Been using acetone on hands for years, someday I will be a cancer test case over it and xylene/MEK/ carbon tet exposure. That ethanol residue felt different. Death Valley bone dry from desiccated skin? Been there hundreds of times, even to hands splitting open to bleed in like 50 places. The heavier residue most definitely started about the time ethanol was introduced to our fuel here. It varied, sometimes worse and sometimes better. Now that I'm forced to think about it probably quite a bit better now. The skin on hands felt totally different in the two conditions. I washed printing press blankets bare handed for 35 years and never saw the heavy VOC drying agents there do that.
As well, the first year Foci cars went through a big recall where Ford yanked fuel pumps by the thousands for 'fuel additive issues', as close as they would go to blaming fuel makers. I have two of the cars. The earliest one clogged the pump inlet with a certain type of slimy gook that could be that residue in super heavy concentration, think pure white translucent snot by the scads. Whole bottom of the pump module was filled with it. No solvent of any type would touch it, but WATER cut and took it off instantly. Allowed to dry it was sticky. I simply cleaned the pump out after finding that out, reinstalled and pump runs to this day fine. The second car showed what appeared to be same problem years later but this time it was solid red rust deposits to again clog the pump screen, gobs of it. Recleaned again and car back up and running fine. I think the first issue was incomplete filtering (or possible distilling, now that it has come up) of ethanol that then was added to fuel, fuel issues at stations (Walmart/Murphy USA got dragged into it at one point) were showing up on TV news left and right around then. The fuel makers realized the fuel had to be cleaner and then took steps and why the white crap never showed up again. It may well be that the fuel is better quality now, I think so. No issues of late because I worked out how to deal with it anyway.

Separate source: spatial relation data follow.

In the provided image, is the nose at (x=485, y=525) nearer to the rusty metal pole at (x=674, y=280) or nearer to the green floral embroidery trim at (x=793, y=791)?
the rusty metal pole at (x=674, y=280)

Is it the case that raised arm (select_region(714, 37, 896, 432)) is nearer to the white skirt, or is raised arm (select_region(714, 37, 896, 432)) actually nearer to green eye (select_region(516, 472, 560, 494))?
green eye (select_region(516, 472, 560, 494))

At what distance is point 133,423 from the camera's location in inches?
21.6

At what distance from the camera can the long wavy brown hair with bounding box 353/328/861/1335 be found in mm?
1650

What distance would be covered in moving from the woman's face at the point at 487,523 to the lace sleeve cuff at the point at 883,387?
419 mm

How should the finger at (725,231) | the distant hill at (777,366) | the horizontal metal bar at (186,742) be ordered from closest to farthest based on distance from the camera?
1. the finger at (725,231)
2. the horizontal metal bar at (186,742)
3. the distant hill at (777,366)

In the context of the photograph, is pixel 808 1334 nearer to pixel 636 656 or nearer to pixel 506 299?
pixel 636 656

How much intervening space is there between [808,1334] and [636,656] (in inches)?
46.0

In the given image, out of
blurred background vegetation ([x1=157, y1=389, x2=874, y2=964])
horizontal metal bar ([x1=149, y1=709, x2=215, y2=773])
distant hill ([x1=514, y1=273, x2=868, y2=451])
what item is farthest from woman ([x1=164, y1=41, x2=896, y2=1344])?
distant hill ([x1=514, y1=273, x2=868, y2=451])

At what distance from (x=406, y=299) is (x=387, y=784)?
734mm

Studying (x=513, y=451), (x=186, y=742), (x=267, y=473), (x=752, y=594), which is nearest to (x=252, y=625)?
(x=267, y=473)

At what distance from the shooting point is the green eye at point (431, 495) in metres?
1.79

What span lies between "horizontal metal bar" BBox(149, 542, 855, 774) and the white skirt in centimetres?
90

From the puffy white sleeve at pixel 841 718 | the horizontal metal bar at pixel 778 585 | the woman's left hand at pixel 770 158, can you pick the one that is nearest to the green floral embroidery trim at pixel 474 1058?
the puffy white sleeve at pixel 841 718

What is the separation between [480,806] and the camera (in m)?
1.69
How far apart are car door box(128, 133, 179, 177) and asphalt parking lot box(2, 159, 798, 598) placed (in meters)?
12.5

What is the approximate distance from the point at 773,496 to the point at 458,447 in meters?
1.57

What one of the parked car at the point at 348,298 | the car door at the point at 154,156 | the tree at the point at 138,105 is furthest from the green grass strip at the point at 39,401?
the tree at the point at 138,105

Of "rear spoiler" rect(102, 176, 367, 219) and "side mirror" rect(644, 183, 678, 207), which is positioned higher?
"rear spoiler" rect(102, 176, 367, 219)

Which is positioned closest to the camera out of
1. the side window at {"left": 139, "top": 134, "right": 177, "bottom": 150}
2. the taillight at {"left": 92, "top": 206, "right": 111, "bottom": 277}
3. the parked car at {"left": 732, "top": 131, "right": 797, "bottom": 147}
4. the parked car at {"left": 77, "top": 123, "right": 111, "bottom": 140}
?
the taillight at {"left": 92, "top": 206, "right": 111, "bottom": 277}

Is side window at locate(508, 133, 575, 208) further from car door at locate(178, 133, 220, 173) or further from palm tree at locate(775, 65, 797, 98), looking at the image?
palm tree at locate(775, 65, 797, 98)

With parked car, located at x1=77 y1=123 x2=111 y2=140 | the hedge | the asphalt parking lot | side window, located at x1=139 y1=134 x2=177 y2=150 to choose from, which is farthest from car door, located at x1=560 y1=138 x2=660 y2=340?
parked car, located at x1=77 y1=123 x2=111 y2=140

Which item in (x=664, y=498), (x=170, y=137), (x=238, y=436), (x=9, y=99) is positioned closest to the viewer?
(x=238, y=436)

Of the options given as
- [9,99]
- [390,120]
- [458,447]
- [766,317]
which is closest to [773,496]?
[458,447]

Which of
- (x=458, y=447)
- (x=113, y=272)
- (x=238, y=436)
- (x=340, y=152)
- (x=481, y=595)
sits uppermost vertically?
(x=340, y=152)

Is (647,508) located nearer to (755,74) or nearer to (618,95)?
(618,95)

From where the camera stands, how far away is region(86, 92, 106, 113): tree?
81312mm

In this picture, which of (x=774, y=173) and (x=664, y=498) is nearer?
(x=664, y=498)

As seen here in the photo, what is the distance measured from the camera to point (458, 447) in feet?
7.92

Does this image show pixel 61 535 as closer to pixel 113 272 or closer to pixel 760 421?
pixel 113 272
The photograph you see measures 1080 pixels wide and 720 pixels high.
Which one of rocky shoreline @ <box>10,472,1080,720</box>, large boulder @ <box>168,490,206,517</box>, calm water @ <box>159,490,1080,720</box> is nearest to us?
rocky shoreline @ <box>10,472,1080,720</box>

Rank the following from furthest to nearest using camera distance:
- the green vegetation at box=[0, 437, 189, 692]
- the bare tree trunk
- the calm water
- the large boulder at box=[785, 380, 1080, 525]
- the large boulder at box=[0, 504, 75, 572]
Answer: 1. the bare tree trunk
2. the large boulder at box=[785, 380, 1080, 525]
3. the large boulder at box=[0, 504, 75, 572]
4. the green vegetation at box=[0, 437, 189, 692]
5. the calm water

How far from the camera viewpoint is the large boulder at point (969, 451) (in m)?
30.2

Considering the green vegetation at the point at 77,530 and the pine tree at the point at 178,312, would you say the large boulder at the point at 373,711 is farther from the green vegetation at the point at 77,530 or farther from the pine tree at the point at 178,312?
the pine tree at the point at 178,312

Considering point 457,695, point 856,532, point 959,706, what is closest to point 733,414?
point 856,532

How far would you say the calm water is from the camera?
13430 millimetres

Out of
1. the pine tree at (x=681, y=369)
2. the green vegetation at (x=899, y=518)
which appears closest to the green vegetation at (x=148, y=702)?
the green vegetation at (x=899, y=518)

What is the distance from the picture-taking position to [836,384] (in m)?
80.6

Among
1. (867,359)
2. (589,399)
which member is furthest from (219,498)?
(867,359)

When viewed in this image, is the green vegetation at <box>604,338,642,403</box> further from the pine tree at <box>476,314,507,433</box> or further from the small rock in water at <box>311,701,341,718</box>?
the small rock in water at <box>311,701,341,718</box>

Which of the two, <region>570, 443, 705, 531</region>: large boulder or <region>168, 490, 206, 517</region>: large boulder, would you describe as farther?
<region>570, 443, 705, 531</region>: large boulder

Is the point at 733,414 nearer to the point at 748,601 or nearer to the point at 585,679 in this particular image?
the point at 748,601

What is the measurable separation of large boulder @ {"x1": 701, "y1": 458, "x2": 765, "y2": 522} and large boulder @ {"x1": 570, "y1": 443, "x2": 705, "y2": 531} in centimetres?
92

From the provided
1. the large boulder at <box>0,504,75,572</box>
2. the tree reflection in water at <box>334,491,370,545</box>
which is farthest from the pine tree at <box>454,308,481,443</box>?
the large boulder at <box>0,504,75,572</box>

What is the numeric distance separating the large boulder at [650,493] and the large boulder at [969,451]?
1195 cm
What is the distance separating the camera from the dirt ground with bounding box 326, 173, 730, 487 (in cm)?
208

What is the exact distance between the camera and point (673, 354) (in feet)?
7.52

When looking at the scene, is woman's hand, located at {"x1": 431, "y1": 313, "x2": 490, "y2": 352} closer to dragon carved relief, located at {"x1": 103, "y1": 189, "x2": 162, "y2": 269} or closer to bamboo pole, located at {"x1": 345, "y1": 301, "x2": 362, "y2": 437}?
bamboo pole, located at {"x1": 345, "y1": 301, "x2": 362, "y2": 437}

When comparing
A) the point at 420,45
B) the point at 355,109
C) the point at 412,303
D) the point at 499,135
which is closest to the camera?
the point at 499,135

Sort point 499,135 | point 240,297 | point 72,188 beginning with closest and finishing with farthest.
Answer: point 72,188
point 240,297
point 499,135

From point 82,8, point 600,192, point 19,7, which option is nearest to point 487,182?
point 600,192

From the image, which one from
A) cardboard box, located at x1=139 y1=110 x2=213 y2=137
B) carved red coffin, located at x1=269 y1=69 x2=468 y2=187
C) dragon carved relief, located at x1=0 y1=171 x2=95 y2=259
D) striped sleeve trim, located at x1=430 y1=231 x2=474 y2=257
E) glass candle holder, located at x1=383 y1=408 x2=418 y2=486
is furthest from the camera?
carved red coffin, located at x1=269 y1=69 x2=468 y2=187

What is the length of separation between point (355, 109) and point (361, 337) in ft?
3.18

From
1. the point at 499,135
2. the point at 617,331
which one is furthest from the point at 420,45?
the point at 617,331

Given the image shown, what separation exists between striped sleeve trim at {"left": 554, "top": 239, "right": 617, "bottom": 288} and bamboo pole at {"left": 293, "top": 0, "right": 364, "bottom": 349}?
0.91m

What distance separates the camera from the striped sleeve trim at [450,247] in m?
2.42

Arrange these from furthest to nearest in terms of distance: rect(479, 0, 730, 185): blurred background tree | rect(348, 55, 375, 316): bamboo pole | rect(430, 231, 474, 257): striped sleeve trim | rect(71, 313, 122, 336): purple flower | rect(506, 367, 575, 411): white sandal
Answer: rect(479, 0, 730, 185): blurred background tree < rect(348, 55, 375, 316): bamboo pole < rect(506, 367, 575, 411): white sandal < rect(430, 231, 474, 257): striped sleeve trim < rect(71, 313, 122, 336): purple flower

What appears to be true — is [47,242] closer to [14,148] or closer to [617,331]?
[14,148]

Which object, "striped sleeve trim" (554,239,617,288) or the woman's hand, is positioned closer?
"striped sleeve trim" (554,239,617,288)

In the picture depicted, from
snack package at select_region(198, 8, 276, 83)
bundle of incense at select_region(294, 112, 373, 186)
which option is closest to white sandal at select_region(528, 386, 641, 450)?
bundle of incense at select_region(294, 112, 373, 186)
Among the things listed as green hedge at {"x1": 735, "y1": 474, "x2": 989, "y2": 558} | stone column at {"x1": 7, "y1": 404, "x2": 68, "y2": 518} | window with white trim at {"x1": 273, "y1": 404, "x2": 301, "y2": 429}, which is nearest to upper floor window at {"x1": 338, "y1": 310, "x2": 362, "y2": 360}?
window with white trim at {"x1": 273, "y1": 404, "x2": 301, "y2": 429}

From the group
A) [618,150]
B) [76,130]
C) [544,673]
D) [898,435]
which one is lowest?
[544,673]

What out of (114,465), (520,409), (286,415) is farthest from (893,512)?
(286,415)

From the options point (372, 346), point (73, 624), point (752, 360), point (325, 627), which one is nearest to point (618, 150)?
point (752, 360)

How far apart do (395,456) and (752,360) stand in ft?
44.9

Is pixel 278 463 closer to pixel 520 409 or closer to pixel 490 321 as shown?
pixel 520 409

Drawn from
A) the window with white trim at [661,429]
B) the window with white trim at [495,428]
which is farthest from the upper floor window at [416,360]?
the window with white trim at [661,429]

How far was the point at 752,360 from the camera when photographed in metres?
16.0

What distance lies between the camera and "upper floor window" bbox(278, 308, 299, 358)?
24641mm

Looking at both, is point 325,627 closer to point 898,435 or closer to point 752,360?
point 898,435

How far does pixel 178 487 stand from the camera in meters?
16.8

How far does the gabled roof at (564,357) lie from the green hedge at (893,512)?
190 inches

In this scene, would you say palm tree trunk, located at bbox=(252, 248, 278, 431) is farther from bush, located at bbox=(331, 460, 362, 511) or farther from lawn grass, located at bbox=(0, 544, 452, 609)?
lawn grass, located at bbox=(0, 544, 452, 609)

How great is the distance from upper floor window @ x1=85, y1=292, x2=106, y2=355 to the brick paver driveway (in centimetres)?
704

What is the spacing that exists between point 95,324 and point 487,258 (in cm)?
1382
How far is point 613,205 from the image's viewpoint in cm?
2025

Maybe it was just early ethanol delivery quality control rather than ethanol production itself, the stuff itself MAY be clean, just keep other crap out of it.
Also, after more reading it seems apparent that distilling once does not guarantee 100% pure ethanol, it must be done more than once (3X suggested) to increase purity and every time you lose some of the ethanol doing it. I can see business procedures as skipping some of that.